■ **WHAT TO PRODUCE**
Write out only the lines running from the one that contains "family: Bovidae" to the end of the material, both ends included.

■ **INPUT MATERIAL**
__________

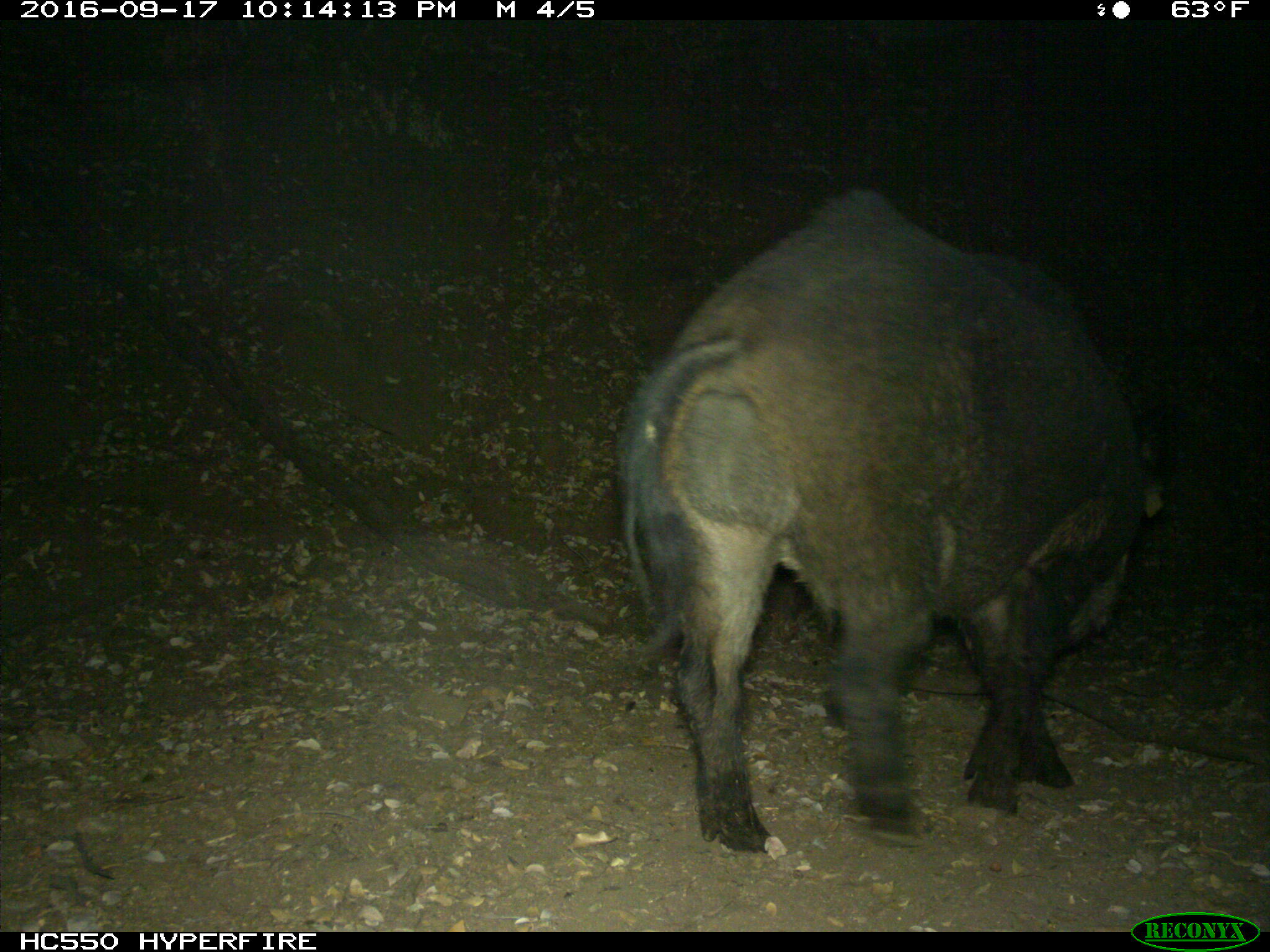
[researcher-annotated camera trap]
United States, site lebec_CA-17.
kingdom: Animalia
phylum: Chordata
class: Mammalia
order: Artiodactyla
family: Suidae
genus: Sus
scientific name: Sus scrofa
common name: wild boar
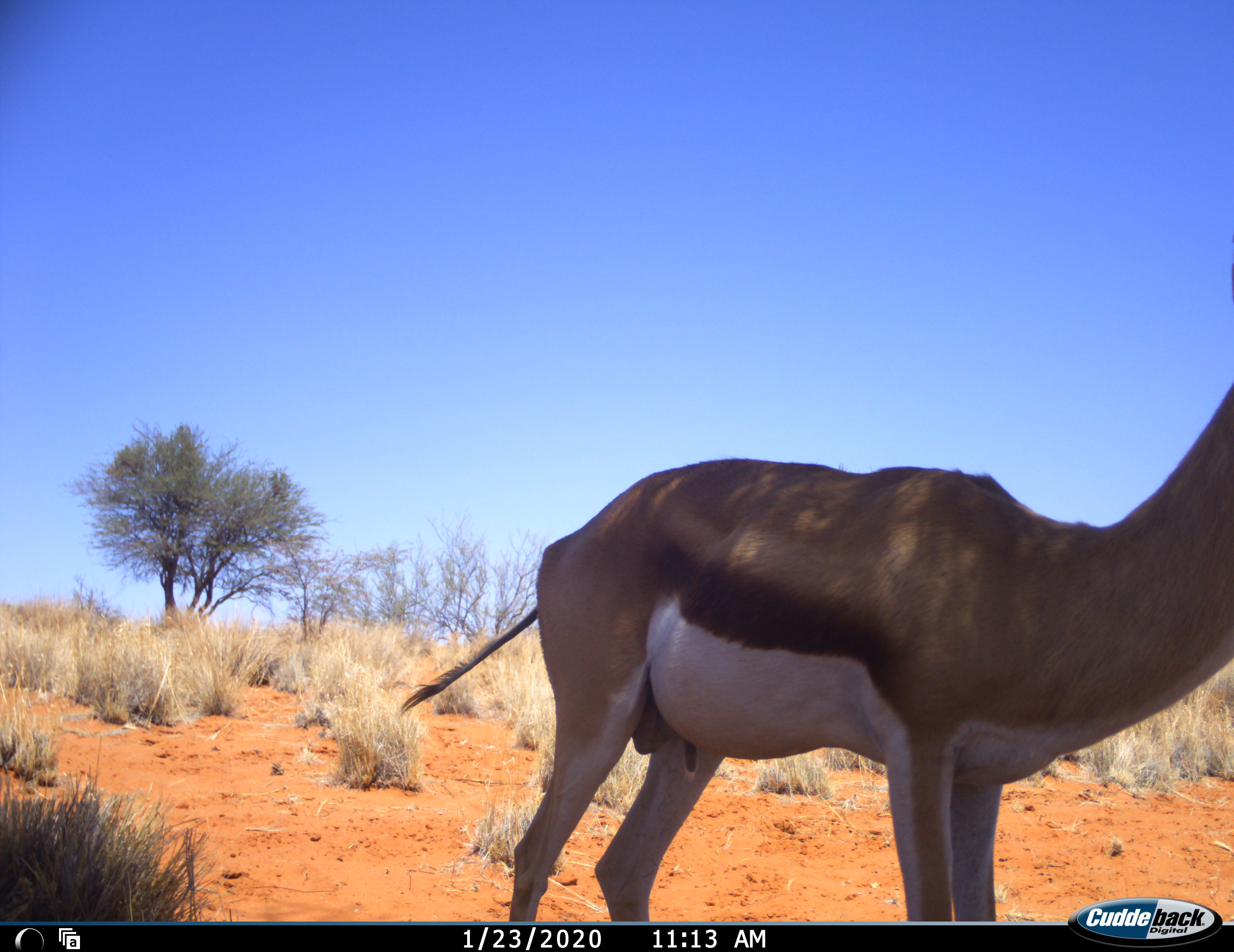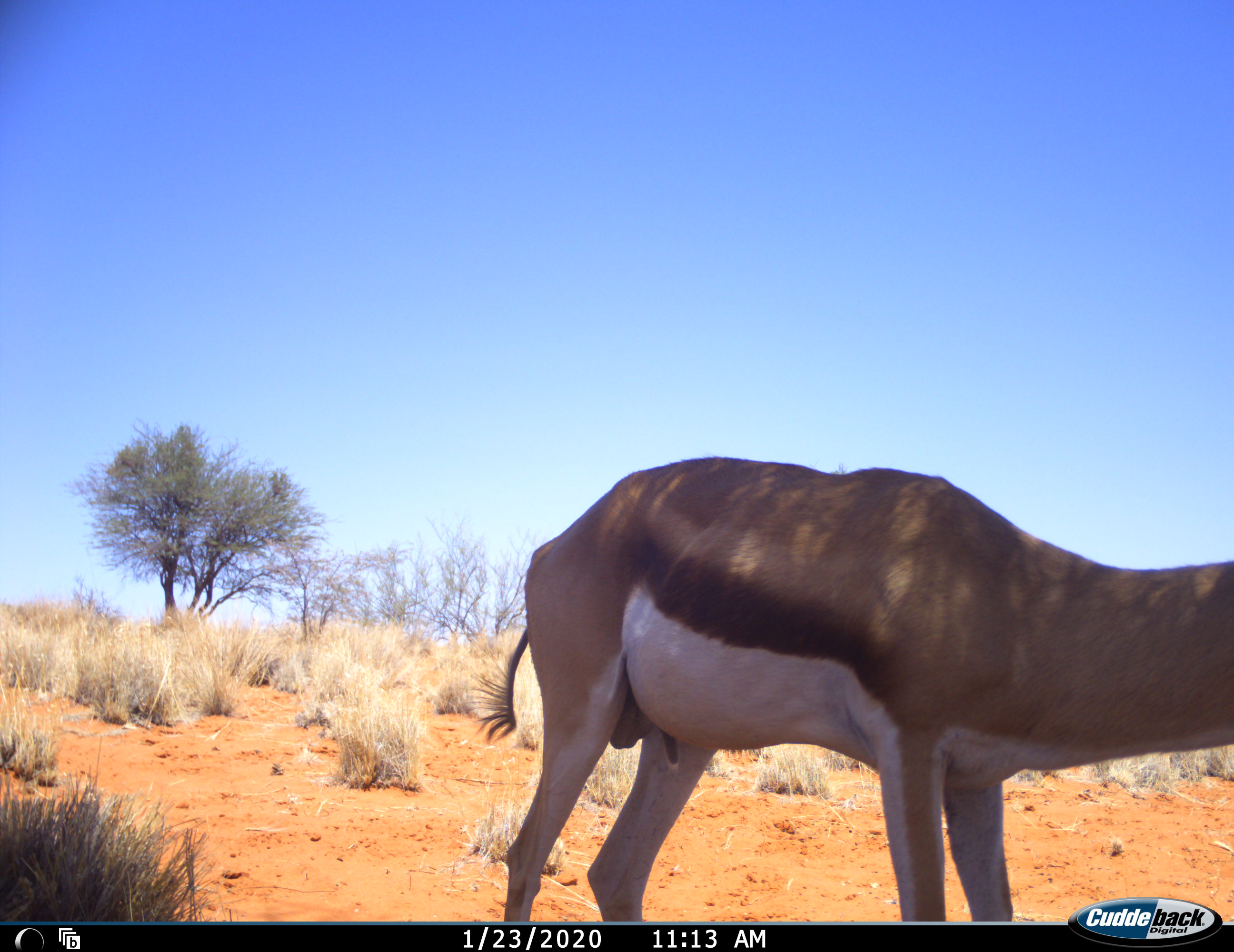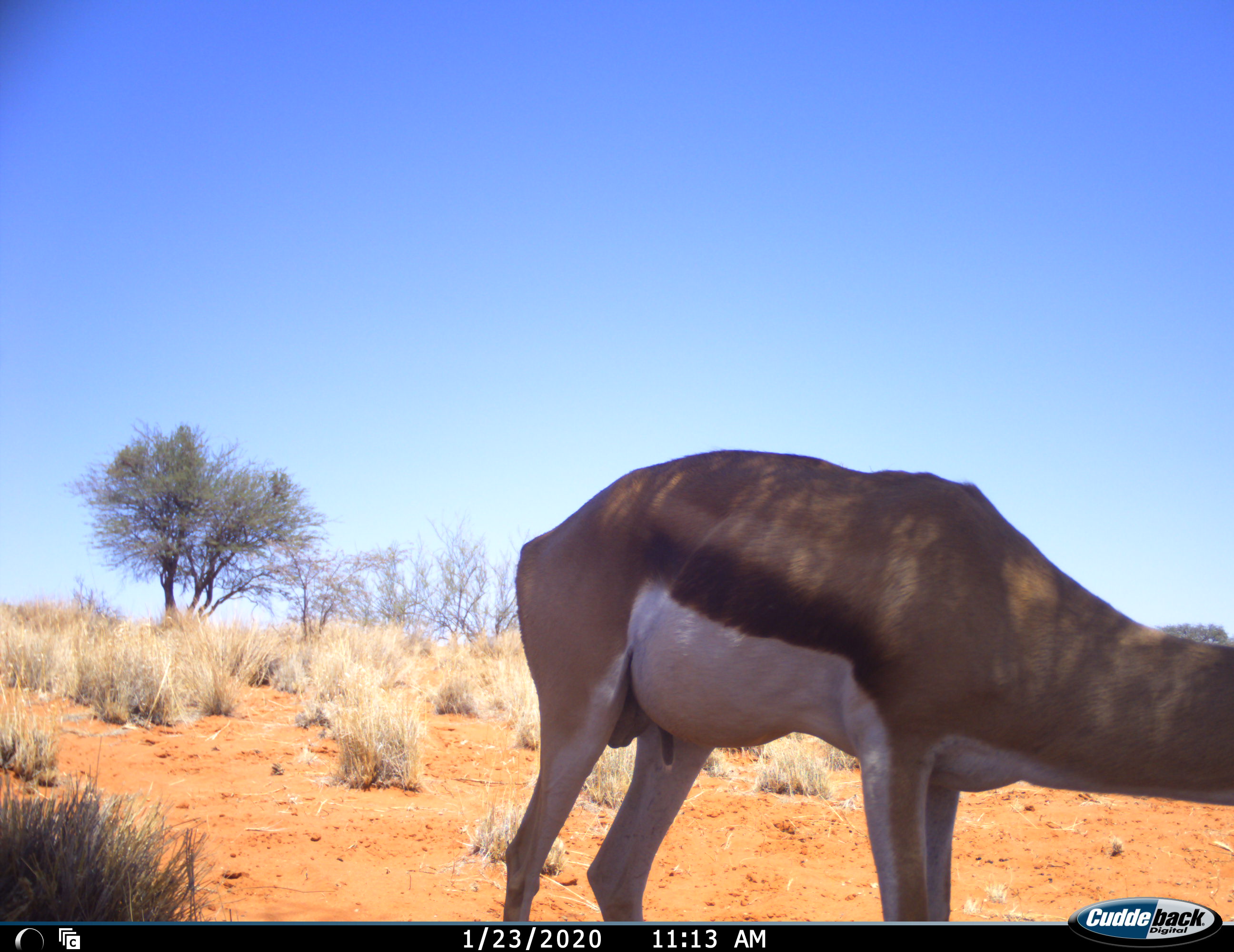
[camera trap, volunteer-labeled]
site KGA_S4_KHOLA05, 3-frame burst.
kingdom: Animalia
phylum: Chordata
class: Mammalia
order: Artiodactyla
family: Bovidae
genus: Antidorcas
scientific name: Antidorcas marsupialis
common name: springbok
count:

__________

■ **SOLVED PROBLEM**
family: Bovidae
genus: Antidorcas
scientific name: Antidorcas marsupialis
common name: springbok
count:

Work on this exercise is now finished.